-- Start Passage given --

Fullstack developer crafting elegant web solutions with React.js, TypeScript, graphQL, Node.js and AWS

What this blog covers: Building a VPC from scratch, understanding every component, calculating CIDR ranges, and connecting everything together securely.

What is a VPC?

A Virtual Private Cloud (VPC) is your own isolated network inside AWS. Everything you deploy — EC2 instances, RDS databases, Lambda functions — lives inside a VPC.

Key facts:

  • One VPC per region (but you can have multiple VPCs)

  • You define its IP address space using CIDR notation

  • By default it's completely isolated — no internet access until you configure it

  • Free to create (you pay for resources inside it, not the VPC itself)


CIDR Notation — How IP Ranges Work

CIDR stands for Classless Inter-Domain Routing. It's how you define a block of IP addresses.

The Format

10.0.0.0 / 16
─────────
IP Address  Prefix length (how many bits are "fixed")

An IPv4 address is 32 bits total, written as 4 groups of 8 bits (octets):

10   .   0   .   0   .   0
│      │        │       │
8 bits  8 bits  8 bits  8 bits  =  32 bits total

The Prefix Length Controls How Many IPs You Get

The prefix /N means the first N bits are fixed (your network). The remaining (32 - N) bits are free (your hosts).

Number of usable IPs = 2^(32 - N)
CIDR Fixed bits Free bits Total IPs Usable IPs Typical use
/8 8 24 16,777,216 16,777,214 Huge enterprise
/16 16 16 65,536 65,534 Large VPC
/20 20 12 4,096 4,094 Medium VPC
/24 24 8 256 254 Typical subnet
/26 26 6 64 62 Small subnet
/28 28 4 16 14 Tiny subnet
/32 32 0 1 1 Single IP address

Why "usable IPs" is always 2 less than total: AWS reserves 5 IPs per subnet (first 4 + last 1). So a /24 gives 256 - 5 = 251 usable IPs.

Visual: What /16 vs /24 Looks Like

10.0.0.0/16  →  covers  10.0.0.0  to  10.0.255.255
               fixed: [10.0]  free: [0-255].[0-255]

10.0.1.0/24  →  covers  10.0.1.0  to  10.0.1.255
               fixed: [10.0.1]  free: [0-255]

The 5 Reserved IPs AWS Takes (per subnet)

-- End Passage given --
-- Start Entries shown --

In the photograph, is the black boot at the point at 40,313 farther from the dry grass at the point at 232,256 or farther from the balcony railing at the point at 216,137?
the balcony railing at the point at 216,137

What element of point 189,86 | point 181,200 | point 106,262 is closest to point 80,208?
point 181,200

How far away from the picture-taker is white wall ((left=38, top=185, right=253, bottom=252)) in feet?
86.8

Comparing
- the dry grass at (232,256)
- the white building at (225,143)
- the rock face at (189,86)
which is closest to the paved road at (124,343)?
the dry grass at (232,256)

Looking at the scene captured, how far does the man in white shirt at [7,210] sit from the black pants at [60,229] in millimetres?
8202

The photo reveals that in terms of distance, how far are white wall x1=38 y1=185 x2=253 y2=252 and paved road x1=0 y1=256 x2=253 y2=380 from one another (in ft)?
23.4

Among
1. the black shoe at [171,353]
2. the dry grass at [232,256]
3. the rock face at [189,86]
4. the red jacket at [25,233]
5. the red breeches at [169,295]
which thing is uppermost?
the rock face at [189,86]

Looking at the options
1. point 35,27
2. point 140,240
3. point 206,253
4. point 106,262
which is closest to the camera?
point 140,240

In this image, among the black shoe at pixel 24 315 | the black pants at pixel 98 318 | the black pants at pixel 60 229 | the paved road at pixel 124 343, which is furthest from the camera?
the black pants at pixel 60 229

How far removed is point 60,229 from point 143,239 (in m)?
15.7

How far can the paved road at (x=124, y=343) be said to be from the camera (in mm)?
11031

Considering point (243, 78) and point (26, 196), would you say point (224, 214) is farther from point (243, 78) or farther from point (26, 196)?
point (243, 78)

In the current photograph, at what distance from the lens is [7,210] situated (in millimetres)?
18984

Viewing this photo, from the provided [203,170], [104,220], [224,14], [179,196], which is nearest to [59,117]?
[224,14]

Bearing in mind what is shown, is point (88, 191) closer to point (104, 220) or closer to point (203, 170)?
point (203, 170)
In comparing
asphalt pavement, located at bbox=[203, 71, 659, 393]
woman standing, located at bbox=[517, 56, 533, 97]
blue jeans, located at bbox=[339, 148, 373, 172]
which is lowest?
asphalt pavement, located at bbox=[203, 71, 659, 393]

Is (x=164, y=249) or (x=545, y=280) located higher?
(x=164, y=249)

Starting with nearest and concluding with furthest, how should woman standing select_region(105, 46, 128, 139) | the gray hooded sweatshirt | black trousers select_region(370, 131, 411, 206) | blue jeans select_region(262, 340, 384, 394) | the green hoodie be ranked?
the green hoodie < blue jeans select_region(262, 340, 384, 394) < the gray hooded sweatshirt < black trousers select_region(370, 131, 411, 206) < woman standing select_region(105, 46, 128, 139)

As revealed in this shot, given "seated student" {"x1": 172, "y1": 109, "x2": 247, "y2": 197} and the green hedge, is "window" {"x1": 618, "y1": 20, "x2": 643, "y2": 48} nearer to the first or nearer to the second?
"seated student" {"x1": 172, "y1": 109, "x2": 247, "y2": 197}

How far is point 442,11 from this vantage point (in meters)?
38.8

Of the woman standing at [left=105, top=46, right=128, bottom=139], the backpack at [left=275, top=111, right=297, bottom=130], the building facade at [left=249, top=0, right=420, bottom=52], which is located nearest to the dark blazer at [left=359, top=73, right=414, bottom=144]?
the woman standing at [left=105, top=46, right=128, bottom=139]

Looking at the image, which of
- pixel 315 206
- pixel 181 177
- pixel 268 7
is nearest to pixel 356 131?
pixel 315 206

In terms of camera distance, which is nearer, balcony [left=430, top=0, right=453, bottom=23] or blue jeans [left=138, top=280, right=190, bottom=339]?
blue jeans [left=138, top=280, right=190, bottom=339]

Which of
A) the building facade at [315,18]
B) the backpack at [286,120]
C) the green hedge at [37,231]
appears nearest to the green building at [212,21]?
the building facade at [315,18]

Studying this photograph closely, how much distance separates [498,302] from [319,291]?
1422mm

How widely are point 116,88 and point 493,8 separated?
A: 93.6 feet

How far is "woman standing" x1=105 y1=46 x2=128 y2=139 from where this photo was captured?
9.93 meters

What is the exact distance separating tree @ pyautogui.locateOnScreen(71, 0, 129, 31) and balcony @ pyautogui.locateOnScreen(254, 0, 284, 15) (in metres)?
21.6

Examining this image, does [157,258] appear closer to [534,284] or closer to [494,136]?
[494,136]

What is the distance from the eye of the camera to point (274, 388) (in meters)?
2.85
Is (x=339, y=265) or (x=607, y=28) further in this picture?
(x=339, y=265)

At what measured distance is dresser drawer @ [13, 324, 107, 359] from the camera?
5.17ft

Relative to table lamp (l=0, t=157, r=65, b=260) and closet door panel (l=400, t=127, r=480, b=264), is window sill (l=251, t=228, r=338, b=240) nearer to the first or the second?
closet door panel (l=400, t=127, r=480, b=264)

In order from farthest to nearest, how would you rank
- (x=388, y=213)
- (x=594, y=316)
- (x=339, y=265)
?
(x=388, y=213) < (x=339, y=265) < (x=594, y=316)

-- End Entries shown --
-- Start Entries shown --

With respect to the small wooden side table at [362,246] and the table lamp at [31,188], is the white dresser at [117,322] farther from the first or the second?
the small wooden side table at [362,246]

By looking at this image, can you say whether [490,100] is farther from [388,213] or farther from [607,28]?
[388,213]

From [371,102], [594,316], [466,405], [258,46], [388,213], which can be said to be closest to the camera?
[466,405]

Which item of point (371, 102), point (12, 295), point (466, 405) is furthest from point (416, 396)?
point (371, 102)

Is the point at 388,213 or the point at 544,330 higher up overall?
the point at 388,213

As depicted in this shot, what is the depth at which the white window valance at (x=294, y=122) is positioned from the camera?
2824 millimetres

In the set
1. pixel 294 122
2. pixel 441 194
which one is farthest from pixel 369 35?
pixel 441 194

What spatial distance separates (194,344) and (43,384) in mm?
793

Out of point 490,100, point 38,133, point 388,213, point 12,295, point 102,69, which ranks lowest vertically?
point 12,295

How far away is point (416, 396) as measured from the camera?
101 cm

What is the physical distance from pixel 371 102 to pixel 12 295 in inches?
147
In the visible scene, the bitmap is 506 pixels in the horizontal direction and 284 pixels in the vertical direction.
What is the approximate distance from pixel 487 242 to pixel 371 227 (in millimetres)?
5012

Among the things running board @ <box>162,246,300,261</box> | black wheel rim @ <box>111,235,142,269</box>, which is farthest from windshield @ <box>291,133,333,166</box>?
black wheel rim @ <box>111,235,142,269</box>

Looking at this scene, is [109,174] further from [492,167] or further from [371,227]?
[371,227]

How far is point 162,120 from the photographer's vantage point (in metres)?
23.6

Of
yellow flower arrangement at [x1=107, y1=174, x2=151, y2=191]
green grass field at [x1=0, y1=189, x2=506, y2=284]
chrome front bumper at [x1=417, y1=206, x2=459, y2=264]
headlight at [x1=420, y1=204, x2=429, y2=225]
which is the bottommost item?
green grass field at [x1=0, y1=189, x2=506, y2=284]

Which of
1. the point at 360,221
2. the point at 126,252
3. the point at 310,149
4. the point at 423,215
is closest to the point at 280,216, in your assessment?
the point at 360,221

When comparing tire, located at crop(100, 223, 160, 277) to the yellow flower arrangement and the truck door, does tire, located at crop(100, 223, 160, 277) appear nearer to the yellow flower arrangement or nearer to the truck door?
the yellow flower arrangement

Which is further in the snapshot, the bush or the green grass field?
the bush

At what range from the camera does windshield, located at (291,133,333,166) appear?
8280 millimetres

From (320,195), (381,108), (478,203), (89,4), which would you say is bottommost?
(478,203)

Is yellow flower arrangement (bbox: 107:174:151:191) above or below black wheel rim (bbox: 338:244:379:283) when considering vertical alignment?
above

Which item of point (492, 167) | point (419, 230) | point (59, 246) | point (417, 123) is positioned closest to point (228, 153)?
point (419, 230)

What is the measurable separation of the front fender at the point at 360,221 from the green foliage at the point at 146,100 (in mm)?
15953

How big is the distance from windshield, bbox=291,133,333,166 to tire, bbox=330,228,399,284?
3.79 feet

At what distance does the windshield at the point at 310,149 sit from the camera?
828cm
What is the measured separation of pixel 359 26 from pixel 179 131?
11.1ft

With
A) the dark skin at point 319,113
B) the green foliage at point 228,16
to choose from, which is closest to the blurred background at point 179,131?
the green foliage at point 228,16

-- End Entries shown --

Tasks:
(a) According to the VPC passage, what does CIDR stand for?
(b) Please say whether each statement agrees with the VPC passage, answering yes or no and quoting the deciding words: (i) An IPv4 address is 32 bits in total. (ii) A VPC has internet access by default. (iii) You pay to create the VPC itself.

Answers for the tasks:
(a) Classless Inter-Domain Routing

(b)
(i) Yes: "An IPv4 address is 32 bits total, written as 4 groups of 8 bits (octets)"
(ii) No: "By default it's completely isolated — no internet access until you configure it"
(iii) No: "Free to create (you pay for resources inside it, not the VPC itself)"